My breath came in harsh caws of effort. I ran, and the owl returned, like it was pressing me to go faster. It wheeled over my head again, and I thought I heard Gran’s voice. That’s a wise animal what muffles its wings so the mouse can’t hear it, Dru. And it’s a wise animal what hides even when it’s quiet. You never know when somethin’s up over the top of you lookin’ down.

The first time I’d seen the owl was on the sill of Gran’s hospital window, the night she died. I’d kept quiet about it ever since. Only Dad knew about it, and he was—

Stop thinking and run. This time it was Dad’s voice, full of quiet urgency. The only place their voices were left was in my head. It was better than being alone but it was so, so lonely.

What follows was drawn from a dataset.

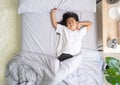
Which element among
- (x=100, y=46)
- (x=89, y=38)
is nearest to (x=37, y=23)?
(x=89, y=38)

I tried to speed up, but the thick clear goop over the world was hardening. My heart rammed against the walls of my chest, pulsing in my throat and wrists and eyes so hard, like it wanted to escape.

The world popped back up to speed like a rubber band, and I was flung forward as if a huge warm hand had reached down and tapped me like a pool ball. Almost fell, caught myself, and leapt over the last garden box, clearing it with feet to spare.

Sound rushed back in. Ice crackling, gravel flying, my own footsteps a hard tattoo against frozen ground, the harsh rhythm of my breathing, and behind me, padded footsteps and a high, chilling howl, queerly diluted through the odd, gleaming fog. The taste of oranges ran over my tongue again; I couldn’t spit to clear my mouth and wouldn’t have anyway, since it wasn’t just waxen oranges. I knew for sure now it meant something totally and completely bad was going down.

I ran for the trees like my life depended on it. Because I knew, deep down, that it did.

CHAPTER 8

Branches slapped at my face and hands. I leapt over a fallen log, crunched down in a pile of leaves, and fell. Scudgy leafmuck splorched up through my fingers. The darkness scored itself with little diamond holes of moonlight, sharp frozen reflections. I scrambled to my feet and took off again, dodging a creeping streamer of fog. The locket was a lump of ice on my chest.

Behind me, another howl lifted to the cold sky. This one was edged with broken glass and razors.

It burrowed into my head, scraping against the inside of my skull.

They’ve found my trail. I didn’t know who they were, or even why I was so sure they’d run across my scent. I just… knew, the way you know how to breathe or to pull your hand back from a hot stove. The way I knew to avoid the creeping little fingers of vapor rising from the ground.